Abstract: Deep learning has recently reshaped the landscape of computer vision research and application. The depth of neural networks is of central importance for recognition accuracy, but deeper neural networks are more difficult to train. In this talk, I will discuss the challenges as well as recent advances of learning deeper networks. I will introduce my recent work called Deep Residual Learning that enables ultra-deep networks with 150+ layers. This method is the foundation of our 1st-place winning entries in all five main tracks in ImageNet and COCO 2015 competitions which cover image classification, object detection, and semantic segmentation. This talk also covers the advance of object detection systems and the intuitions behind them, and highlights the importance of learning visual features for recognition.
Bio: Dr. Kaiming He is a Research Scientist at Facebook AI Research (FAIR) as of August 2016. Before that, he was a Lead Researcher at Microsoft Research Asia (MSRA) which he joined in 2011. His research interests are on computer vision and deep learning. He has received two CVPR Best Paper Awards as the first author, respectively in 2009 and 2016. His work on Deep Residual Networks (ResNets) won the 1st places in all five major tracks in ImageNet and MS COCO competitions 2015 that covered image classification, object detection, and semantic segmentation. He received the PhD degree in 2011 from the Chinese University of Hong Kong, and the BS degree in 2007 from Tsinghua University.
Abstract: Contemporary neural network models perform a fixed amount of computation for a given amount of data. For instance, a feed-forward network accepts an input of a predefined size, and performs a constant number of computation steps. However, many algorithmic problems require super-linear computation time. For example, multi-digit multiplication needs O(n log n) computation steps; therefore it cannot be fully learnt by a feed-forward network, a convolutional network, or a recurrent network. We present two families of Turing complete models - neural GPU, and one based on discrete decisions. Our models learn to rearrange long sequences and to perform arithmetics. They learn multi-digit decimal multiplication, addition, and combinations of such operations.
Bio: Wojciech Zaremba is a researcher and founder at OpenAI, where he leads the robotics team. He was a student of Prof. Rob Fergus and Prof. Yann LeCun at New York University where he graduated in less than 3 years. He holds a Master's degree summa cum laude from Ecole Polytechnique in Paris and another one from University of Warsaw. Wojciech has been working at Facebook AI Research and at Google Brain. His interests are in robotics, meta-learning, and in Turing complete neural-network based models.
Abstract: Machine learning techniques based on neural networks are achieving remarkable results in a wide variety of domains. Often, the training of models requires large, representative datasets, which may be crowdsourced and contain sensitive information. The models should not expose private information in these datasets. Addressing this goal, we develop new algorithmic techniques for learning and a refined analysis of privacy costs within the framework of differential privacy. Our implementation and experiments demonstrate that we can train deep neural networks with non-convex objectives, under a modest privacy budget, and at a manageable cost in software complexity, training efficiency, and model quality.

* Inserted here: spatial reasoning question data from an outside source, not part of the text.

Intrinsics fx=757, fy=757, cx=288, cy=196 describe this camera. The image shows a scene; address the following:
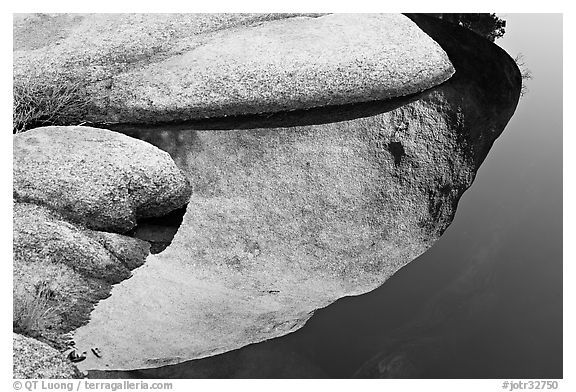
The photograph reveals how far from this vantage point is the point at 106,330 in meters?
6.71

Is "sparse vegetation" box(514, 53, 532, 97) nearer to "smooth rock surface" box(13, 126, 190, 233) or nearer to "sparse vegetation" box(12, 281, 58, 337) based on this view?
"smooth rock surface" box(13, 126, 190, 233)

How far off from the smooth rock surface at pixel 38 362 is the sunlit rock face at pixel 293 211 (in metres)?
0.27

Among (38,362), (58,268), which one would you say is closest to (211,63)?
(58,268)

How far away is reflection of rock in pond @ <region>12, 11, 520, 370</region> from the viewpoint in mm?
6977

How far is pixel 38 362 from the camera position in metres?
6.20

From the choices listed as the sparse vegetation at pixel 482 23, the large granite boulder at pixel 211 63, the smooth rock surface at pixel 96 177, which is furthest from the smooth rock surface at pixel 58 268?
the sparse vegetation at pixel 482 23

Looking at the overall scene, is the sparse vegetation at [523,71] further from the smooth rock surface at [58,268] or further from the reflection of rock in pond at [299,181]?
the smooth rock surface at [58,268]

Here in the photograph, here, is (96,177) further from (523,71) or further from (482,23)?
(523,71)

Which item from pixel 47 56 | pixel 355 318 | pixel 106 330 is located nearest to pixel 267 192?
pixel 355 318

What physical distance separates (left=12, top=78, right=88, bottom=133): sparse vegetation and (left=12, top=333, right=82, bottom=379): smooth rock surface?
2.68m

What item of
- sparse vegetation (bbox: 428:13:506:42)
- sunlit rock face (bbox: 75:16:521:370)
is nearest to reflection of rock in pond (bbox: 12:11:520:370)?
sunlit rock face (bbox: 75:16:521:370)

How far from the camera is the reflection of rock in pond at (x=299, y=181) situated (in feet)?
22.9

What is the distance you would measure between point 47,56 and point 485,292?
561cm

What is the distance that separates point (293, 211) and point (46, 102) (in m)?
3.04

Bio: Kunal Talwar is a Research Scientist at Google, working in the areas of Differential Privacy, Algorithms and Machine Learning. He graduated from UC Berkeley in 2004, where he worked with Christos Papadimitriou and Satish Rao. Before joining Google, he was a Senior Researcher at Microsoft Research in Silicon Valley.
Abstract: Many machine learning models are vulnerable to "adversarial examples"—inputs that are intentionally designed to cause the model to produce the wrong output. These inputs are often so subtle that a human observer cannot see that anything has been altered. Because adversarial examples that fool one machine learning model often fool another, an attacker can construct them without access to the target model. Explicitly training models to defend against adversarial attack is a partially effective defense strategy, and can also improve the performance of the model on naturally occurring data.

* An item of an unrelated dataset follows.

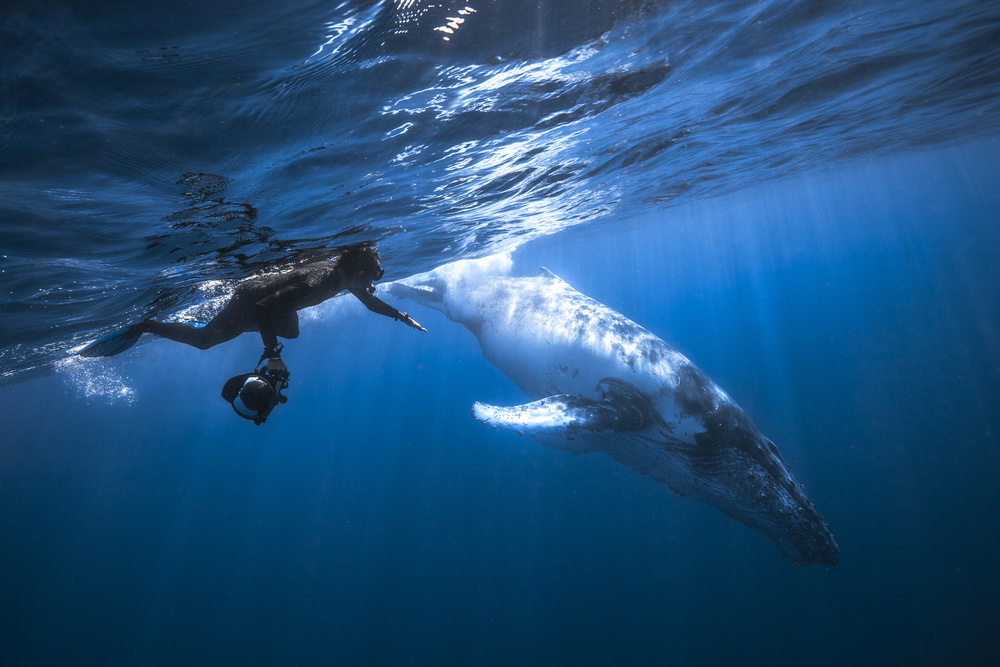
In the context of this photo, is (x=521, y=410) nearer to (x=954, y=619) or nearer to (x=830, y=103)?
(x=830, y=103)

Abstract: In machine learning, the two dominating approaches to learning generative models of data has mostly been based on either directed graphical models or undirected graphical models. In this talk, I'll discuss a third approach, which has become more popular only recently: autoregressive generative models. Thanks to neural networks, this family of models has been shown to be very competitive, both in terms of the realism of the data they can generate and the data representation they can learn. I'll discuss a variety of such neural autoregressive models and dissect the advantages and disadvantages of this approach.